Re: Datanode block scans

2008-11-13 Thread Raghu Angadi


How often is safe depends on what probabilities you are willing to accept.

I just checked on one of clusters with 4PB of data, the scanner fixes 
about 1 block a day. Assuming avg size of 64MB per block (pretty high), 
probability that 3 copies of one replica go bad in 3 weeks is of the 
range 1e-12. In reality it is mostly 2-3 orders less probable.


Raghu.

Brian Bockelman wrote:


On Nov 13, 2008, at 11:32 AM, Raghu Angadi wrote:


Brian Bockelman wrote:

Hey all,
I noticed that the maximum throttle for the datanode block scanner is 
hardcoded at 8MB/s.
I think this is insufficient; on a fully loaded Sun Thumper, a full 
scan at 8MB/s would take something like 70 days.
Is it possible to make this throttle a bit smarter?  At the very 
least, would anyone object to a patch which exposed this throttle as 
a config option?  Alternately, a smarter idea would be to throttle 
the block scanner at (8MB/s) * (# of volumes), under the assumption 
that there is at least 1 disk per volume.


Making the max configurable seems useful.

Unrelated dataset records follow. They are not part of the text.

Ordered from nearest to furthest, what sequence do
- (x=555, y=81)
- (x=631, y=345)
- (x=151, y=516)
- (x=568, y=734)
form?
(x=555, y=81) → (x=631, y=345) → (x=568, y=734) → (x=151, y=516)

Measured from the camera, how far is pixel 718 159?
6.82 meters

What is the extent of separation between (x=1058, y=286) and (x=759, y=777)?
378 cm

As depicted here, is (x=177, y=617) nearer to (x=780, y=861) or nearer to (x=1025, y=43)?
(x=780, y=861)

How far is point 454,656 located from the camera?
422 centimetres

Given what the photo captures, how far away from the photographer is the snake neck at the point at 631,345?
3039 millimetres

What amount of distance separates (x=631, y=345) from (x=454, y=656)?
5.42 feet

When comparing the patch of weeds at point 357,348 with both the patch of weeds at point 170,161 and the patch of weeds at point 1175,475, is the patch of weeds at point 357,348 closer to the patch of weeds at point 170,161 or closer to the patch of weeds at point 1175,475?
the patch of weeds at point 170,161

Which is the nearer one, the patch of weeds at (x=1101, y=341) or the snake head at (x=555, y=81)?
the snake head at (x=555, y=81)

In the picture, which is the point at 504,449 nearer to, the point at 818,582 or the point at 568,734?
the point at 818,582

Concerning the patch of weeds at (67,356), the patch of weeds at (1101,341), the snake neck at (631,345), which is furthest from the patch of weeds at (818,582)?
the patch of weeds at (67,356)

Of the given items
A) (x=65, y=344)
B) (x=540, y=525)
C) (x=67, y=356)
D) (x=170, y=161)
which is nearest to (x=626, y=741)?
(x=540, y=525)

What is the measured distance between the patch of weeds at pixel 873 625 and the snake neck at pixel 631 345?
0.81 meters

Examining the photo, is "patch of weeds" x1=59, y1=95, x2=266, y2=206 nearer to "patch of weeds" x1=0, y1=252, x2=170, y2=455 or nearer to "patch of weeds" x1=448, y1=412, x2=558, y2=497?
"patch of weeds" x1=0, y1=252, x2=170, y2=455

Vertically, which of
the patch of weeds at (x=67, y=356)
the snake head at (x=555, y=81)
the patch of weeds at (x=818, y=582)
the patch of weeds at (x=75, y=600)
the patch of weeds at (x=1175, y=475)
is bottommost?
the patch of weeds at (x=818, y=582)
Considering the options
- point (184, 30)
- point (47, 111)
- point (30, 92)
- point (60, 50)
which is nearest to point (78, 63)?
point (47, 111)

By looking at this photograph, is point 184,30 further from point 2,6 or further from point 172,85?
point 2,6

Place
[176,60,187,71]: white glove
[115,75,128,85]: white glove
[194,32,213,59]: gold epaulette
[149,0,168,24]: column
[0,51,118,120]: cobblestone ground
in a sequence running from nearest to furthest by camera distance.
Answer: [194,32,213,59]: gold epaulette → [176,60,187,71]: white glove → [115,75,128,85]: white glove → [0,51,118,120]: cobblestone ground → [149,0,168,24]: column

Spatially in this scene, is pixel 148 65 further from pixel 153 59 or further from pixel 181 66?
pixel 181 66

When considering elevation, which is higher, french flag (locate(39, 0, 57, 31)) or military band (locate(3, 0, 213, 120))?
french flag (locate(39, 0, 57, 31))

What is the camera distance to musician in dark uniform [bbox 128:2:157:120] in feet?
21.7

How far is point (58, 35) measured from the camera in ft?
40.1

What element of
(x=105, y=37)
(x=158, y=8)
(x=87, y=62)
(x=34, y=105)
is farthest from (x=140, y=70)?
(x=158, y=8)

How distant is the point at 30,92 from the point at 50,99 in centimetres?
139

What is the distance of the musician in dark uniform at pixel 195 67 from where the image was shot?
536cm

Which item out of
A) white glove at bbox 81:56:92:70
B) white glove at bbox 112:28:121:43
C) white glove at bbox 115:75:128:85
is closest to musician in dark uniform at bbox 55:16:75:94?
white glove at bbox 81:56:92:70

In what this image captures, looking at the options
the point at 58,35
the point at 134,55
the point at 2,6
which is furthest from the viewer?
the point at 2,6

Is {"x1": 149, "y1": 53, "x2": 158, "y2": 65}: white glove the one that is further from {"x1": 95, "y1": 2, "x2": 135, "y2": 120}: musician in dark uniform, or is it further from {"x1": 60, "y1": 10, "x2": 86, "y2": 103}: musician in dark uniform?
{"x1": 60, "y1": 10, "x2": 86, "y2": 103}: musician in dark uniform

Either of the above options 
is fine, though the first one might be simpler for configuration.


8MB/s is calculated for around 4TB of data on a node. given 80k 
seconds a day, it is around 6-7 days. 8-10 MB/s is not too bad a load 
on 2-4 disk machine.


Hm... on second thought, however trivial the resulting disk I/O would 
be, on the Thumper example, the maximum throttle would be 3Gbps: 
that's a nontrivial load on the bus.
How do other big sites handle this?  We're currently at 110TB raw, 
are considering converting ~240TB over from another file system, and 
are planning to grow to 800TB during 2009.  A quick calculation shows 
that to do a weekly scan at that size, we're talking ~10Gbps of 
sustained reads.


You have a 110 TB on single datanode and moving to 800TB nodes? Note 
that this rate applies to amount of data on a single datanode.




Nah -110TB total in the system (200 datanodes), and will move to 800TB 
total (probably 250 datanodes).


However, we do have some larger nodes (we range from 80GB to 48TB per 
node); recent and planned purchases are in the 4-8TB per node range, but 
I'd sure hate to throw away 48TB of disks :)


On the 48TB node, a scan at 8MB/s would take 70 days.  I'd have to run 
at a rate of 80MB/s to scan through in 7 days.  While 80MB/s over 48 
disks is not much, I was curious about how the rest of the system would 
perform (the node is in production on a different file system right now, 
so borrowing it is not easy...); 80MB/s sounds like an awful lot for 
background noise.


Do any other large sites run such large nodes?  How long of a period 
between block scans do sites use in order to feel safe ?


Brian


Raghu.

I still worry that the rate is too low; if we have a suspicious node, 
or users report a problematic file, waiting a week for a full scan is 
too long.  I've asked a student to implement a tool which can trigger 
a full block scan of a path (the idea would be able to do hadoop 
fsck /path/to/file -deep).  What would be the best approach for him 
to take to initiate a high-rate full volume or full datanode scan?